((

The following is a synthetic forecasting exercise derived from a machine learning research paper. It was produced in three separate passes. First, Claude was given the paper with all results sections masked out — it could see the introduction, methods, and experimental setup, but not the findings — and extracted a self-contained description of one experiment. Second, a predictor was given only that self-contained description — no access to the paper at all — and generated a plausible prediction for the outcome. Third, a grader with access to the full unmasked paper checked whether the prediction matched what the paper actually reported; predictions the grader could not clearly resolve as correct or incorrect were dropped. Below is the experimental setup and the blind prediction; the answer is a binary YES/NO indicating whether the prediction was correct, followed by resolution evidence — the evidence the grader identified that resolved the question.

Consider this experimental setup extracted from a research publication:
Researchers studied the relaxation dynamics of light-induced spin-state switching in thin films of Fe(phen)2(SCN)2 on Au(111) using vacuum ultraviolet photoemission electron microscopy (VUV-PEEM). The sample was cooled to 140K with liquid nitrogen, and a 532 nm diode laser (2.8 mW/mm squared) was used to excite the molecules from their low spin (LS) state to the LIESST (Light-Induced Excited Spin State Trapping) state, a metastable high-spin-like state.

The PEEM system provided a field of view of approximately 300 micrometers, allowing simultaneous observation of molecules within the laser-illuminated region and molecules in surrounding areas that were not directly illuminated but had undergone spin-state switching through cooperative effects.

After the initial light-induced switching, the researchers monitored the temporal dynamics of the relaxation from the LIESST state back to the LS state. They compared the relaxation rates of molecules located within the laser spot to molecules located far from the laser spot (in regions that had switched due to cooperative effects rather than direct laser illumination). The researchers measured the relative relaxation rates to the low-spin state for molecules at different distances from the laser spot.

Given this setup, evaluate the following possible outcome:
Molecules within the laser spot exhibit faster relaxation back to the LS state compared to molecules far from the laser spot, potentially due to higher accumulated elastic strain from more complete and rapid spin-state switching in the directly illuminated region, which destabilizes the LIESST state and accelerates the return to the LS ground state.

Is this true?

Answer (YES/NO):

))

When a line in the material above includes "this", report that line by copying it.

• _Written solution_
Consider this experimental setup extracted from a research publication:
Given this setup, evaluate the following possible outcome:
Is this true?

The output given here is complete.